Entre la nueva mitología que circula en Occidente está aquella que nos dice que suegra es ese monstruo de ojos ardientes que agobia, critica y sacrifica cuerpo, alma y tiempo en dedicarse a funciones que no le incumben; y quien, a pesar de poseer patas de cabra, no se sabe a ciencia cierta si se trata de una bestia o de una mujer.

Pero sería ingrato mostrar indiferencia ante las suegras bondadosas; es necesario hacer una apología de todas aquellas que tratan bien a las cónyuges de sus hijos; como doña Filo, la suegra que yo tuve en España y que conmigo fue la mar de buena... está bien, el mar de buena.

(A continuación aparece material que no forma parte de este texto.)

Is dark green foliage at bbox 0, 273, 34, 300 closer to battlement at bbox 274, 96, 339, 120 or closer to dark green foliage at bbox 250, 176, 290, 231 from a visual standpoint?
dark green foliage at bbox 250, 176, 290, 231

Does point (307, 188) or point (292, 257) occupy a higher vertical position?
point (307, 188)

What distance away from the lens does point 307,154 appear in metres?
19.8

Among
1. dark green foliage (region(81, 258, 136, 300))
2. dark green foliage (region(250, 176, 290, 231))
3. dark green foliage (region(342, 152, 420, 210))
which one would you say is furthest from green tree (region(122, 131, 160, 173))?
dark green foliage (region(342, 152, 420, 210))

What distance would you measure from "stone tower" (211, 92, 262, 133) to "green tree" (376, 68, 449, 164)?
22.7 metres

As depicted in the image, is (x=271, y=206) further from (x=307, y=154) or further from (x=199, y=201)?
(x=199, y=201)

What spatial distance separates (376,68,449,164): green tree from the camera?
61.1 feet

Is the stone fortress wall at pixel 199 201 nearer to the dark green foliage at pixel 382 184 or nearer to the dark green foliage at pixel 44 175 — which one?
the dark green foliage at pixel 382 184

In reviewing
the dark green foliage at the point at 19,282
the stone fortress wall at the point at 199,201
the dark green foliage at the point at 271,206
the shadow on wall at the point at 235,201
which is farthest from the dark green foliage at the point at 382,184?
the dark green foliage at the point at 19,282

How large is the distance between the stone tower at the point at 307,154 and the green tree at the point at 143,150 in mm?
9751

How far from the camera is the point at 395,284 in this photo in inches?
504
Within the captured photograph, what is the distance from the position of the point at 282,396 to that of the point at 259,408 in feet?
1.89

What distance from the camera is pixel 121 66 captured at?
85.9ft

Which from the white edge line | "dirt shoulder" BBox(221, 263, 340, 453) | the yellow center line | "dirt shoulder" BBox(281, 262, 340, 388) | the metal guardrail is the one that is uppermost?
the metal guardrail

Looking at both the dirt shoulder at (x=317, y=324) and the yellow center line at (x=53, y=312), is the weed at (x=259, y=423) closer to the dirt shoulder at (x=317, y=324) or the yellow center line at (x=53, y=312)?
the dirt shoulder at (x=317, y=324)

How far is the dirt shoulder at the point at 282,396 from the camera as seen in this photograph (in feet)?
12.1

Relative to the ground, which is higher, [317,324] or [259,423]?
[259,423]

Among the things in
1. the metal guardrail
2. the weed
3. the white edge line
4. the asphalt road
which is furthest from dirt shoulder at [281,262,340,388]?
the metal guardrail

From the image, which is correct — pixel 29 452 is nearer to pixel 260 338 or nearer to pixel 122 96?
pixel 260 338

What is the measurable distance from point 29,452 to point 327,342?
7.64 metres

Doña Filo era una inmensa mujer de abultadas carnes y sonrosadas mejillas, que arreglaba su casa de muy buena gana y confeccionaba con sus propias manecitas apetitosos manjares y por eso nunca tuvo que comprar –como lo hacía yo- comida hecha; a pesar de ser una magnífica persona, todos los de su casa afirmaban que estaba loca y resultaba un personaje impresentable... tal vez porque para vestirse el vestido siempre le quedaba más largo de un lado que de otro, se le asomaba el fondo, el bolso que usaba parecía un costal del mercado y por sus cabellos apenas se pasaba el peine. Cuando la conocí me dio la impresión de ser una mujer bastante extravagante; pero al poco tiempo llegué a darme cuenta de que se trataba de un ser escandalosamente simplísimo.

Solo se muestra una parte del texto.